The Student Athlete Committee discusses ways to increase exposure. Photo by Rosario Serna.
The Student Athlete Committee discusses ways to increase exposure. Photo by Rosario Serna.
Photo by Rosario Serna.
Photo by Rosario Serna.

Division I athletics is big business.

Enormous sums of money are poured into the athletic departments by boosters like Nike CEO Phil Knight, who donated $100 million to the University of Oregon in 2007. Tens of thousands of fans fill giant coliseums to watch college athletes compete live, while local and national networks broadcast the events to millions watching at home. And D-I football and basketball players are treated like royalty at their schools, and many leave college as full-blown celebrities.

D-III athletics, on the other hand, has a different story.

Last Tuesday, representatives from each D-III team at UC Santa Cruz gathered around a wooden table in a second-story OPERS classroom to discuss ways to raise exposure for D-III university sports teams.

Florescent light shined on the framed photographs of UCSC sports teams, as the Student Athlete Committee (SAC) discussed upcoming fundraisers that would increase revenue and exposure for the teams.

The committee discussed the logistics and plans for their fundraiser at Woodstock’s Pizza on Tuesday, April 6, from 5 to 9 p.m. At one point, a committee member asked if more flyers to publicize the event could be made.

“There’s someone using the copier right now,” Alison Aragon, the women’s golf representative, explained to the other representatives.

“We don’t get a lot of promotion, especially being a Division III school,” said third-year health sciences major CJ Villalobos of the men’s soccer team. “We have to promote ourselves.”

The fundraiser will help raise money for the SAC’s main project of the year: producing UCSC athletics T-shirts sponsored by local businesses and student organizations, which will be handed out for free to freshmen next fall.

Sorensen said he views the T-shirt campaign as a benefit for both the local company sponsors and the athletes at UCSC.

“They get their name up here on campus and we get our name out in the community,” Sorensen said.

SAC members hope that the T-shirts will create more publicity for the D-III sports teams around campus.

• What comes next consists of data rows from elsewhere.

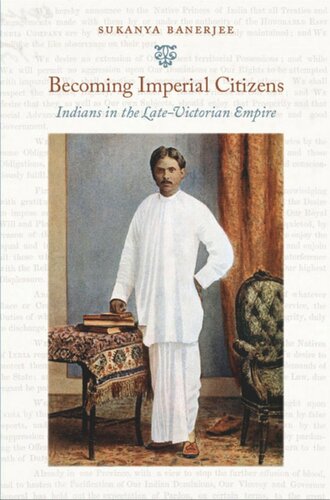Becoming Imperial Citizens: Indians in the Late-Victorian Empire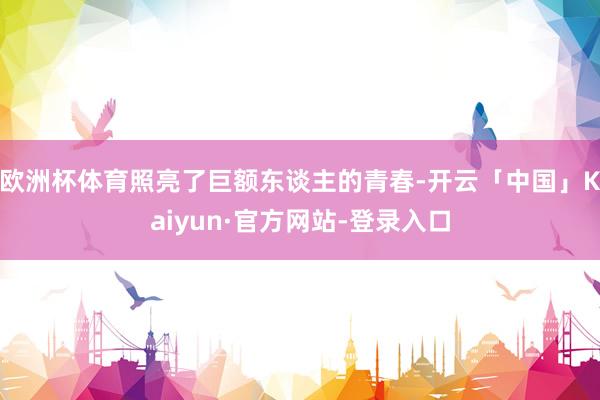 欧洲杯体育照亮了巨额东谈主的青春-开云「中国」Kaiyun·官方网站-登录入口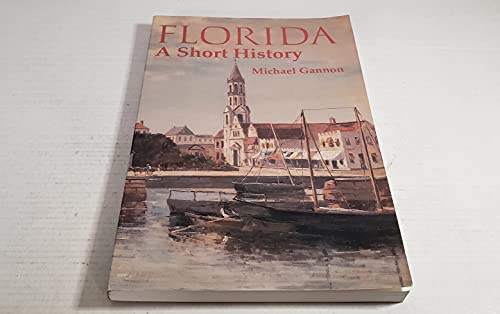 Imagen de archivo de Florida: A Short History a la venta por Lowry's Books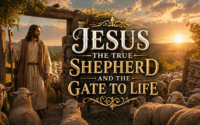 JESUS THE TRUE SHEPHERD AND THE GATE TO LIFE
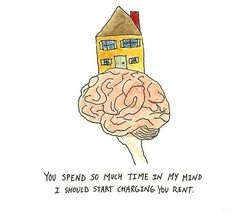 a drawing of a house on top of a brain with the words you spend so much time in my mind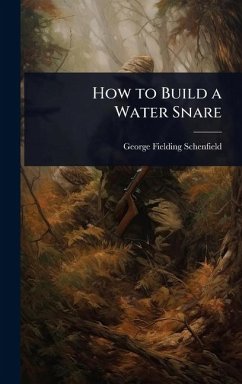Cover How to Build a Water Snare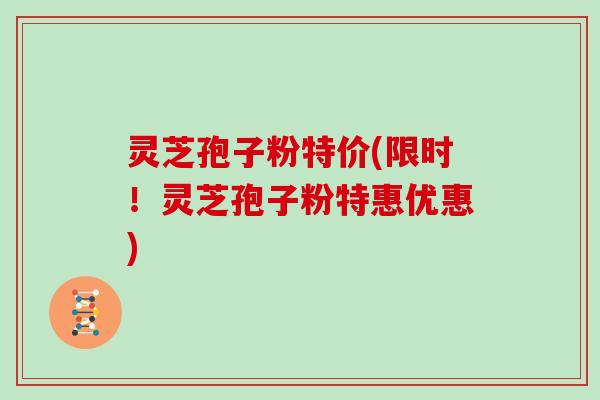 灵芝孢子粉特价(限时!灵芝孢子粉特惠优惠)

“You like to play in front of people, especially when you work really hard,” Villalobos said. “People don’t even recognize us; it’s the worst.”

Villalobos emphasizes the need for the teams on campus to stick together and help support one another.

Through the SAC, all the D-III teams on campus can work as one in the promotion of athletics at UCSC.

“We have to support each other, because we don’t get a lot of support from outside,” he said. “We’ve got to stick together and show up and support one another at games and stuff, which is cool.”

Sarah Finder, the women’s cross country representative, said she hopes the T-shirts will lead to more of a sports following among the student body.

“To get the whole freshman class wearing supportive T-shirts makes athletics a big deal,” Finder said. “The goal is to change the culture of the UC here and how sports are appreciated.”

As March Madness wraps up with the Final Four in Indianapolis this weekend, tens of millions of people will watch D-I athletes play basketball. The success and failure of student athletes at Duke, Butler, West Virginia and Michigan State will be written about in sports sections and talked about at water coolers all across the nation.

Members of the SAC understand that D-III athletics may never have the following that D-I schools enjoy, but Sorensen hopes the committee’s recent efforts help to expand publicity and knowledge about the NCAA teams on campus.

He said, “We want to play and we want people to know we play.”